Secondo le nuove classificazioni, la rinite allergica episodica (intermittente) si manifesta non più di 4 giorni a settimana e non più di 1 mese all'anno. La rinite prolungata (persistente) si verifica più del tempo specificato. Il trattamento di una forma a lungo termine di rinite allergica richiede un'attenta ricerca ed eliminazione degli allergeni, nonché l'uso di farmaci più efficaci.

La rinite allergica stagionale si verifica durante il periodo di fioritura delle piante, mentre la rinite allergica durante tutto l'anno può verificarsi durante l'anno (il più delle volte causata da acari della polvere domestica). I sintomi e le manifestazioni di entrambe le forme di rinite allergica sono simili, tuttavia, l'impostazione della forma è importante per limitare il contatto con l'allergene e un trattamento efficace.

Manifestazioni di rinite allergica in bambini e neonati

La rinite allergica è la più comune malattia allergica nei bambini. Questa malattia non minaccia la vita del bambino, ma può avere un impatto significativo sul suo sviluppo, oltre a provocare malattie come l'asma bronchiale o la sinusite. L'allergia alimentare è la prima causa di sensibilizzazione del corpo del bambino. L'allergia al polline appare un po 'più tardi, in media, circa 4 anni o in età avanzata.

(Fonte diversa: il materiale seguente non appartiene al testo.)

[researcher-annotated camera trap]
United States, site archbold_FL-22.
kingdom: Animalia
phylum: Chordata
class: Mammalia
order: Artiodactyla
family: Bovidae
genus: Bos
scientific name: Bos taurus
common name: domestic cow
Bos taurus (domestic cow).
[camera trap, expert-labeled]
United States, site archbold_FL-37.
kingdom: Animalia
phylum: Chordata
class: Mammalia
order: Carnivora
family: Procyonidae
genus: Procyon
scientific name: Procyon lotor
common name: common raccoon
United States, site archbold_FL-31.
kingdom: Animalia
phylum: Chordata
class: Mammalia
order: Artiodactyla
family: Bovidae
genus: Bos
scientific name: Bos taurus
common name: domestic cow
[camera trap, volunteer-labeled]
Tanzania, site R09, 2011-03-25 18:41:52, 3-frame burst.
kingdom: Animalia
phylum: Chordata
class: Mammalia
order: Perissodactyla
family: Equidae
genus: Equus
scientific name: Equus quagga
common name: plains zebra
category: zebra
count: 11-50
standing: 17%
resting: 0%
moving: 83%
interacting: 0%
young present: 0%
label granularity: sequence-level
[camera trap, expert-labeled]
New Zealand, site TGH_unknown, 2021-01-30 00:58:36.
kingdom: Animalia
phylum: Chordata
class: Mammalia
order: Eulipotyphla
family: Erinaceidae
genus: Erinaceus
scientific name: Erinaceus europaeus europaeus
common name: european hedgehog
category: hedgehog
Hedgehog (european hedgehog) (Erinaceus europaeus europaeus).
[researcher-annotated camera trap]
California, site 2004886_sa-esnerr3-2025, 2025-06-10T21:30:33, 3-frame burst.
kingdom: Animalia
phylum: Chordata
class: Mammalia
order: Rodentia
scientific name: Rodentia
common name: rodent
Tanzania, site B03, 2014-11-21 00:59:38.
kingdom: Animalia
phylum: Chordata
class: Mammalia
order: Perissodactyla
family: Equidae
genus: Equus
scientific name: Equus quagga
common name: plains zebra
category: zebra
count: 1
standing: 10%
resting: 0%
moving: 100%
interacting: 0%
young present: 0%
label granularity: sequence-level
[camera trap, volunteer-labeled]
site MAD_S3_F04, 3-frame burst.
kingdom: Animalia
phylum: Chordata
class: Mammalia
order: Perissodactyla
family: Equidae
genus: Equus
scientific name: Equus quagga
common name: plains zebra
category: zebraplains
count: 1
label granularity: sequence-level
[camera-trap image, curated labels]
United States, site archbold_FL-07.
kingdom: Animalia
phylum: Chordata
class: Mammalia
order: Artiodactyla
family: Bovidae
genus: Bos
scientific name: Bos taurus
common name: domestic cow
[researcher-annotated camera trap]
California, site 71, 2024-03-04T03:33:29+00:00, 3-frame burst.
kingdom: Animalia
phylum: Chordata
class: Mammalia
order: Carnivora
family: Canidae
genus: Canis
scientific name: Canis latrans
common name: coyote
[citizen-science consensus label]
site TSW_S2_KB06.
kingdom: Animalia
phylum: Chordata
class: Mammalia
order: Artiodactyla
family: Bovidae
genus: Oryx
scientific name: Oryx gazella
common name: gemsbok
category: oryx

Nei bambini in età prescolare, la diagnosi di rinite allergica è difficile, poiché i suoi sintomi sono molto simili ai sintomi della rinite infettiva comune. Oltre allo starnuto, abbondanti secrezioni nasali, i bambini con una rinite allergica grave possono sviluppare la caratteristica respirazione rumorosa, russando. Nei bambini con rinite allergica, il gusto e l'odore sono spesso persi. I segni esterni di rinite allergica sono la respirazione della bocca, la bocca costantemente aperta, le labbra aperte, il viso lungo. La rinite allergica dovuta a un tipo di respirazione non fisiologica può causare anomalie ai denti. Nei bambini con rinite allergica, i linfonodi possono essere ingranditi.

La rinite allergica in un bambino può essere suggerita dalla presenza di tali malattie come dermatite atopica, congiuntivite, sinusite cronica o otite media con versamento residuo o persistente. Una diagnosi corretta della rinite allergica nei bambini è di particolare importanza, poiché la mancanza di trattamento è ad alto rischio di sviluppare l'asma.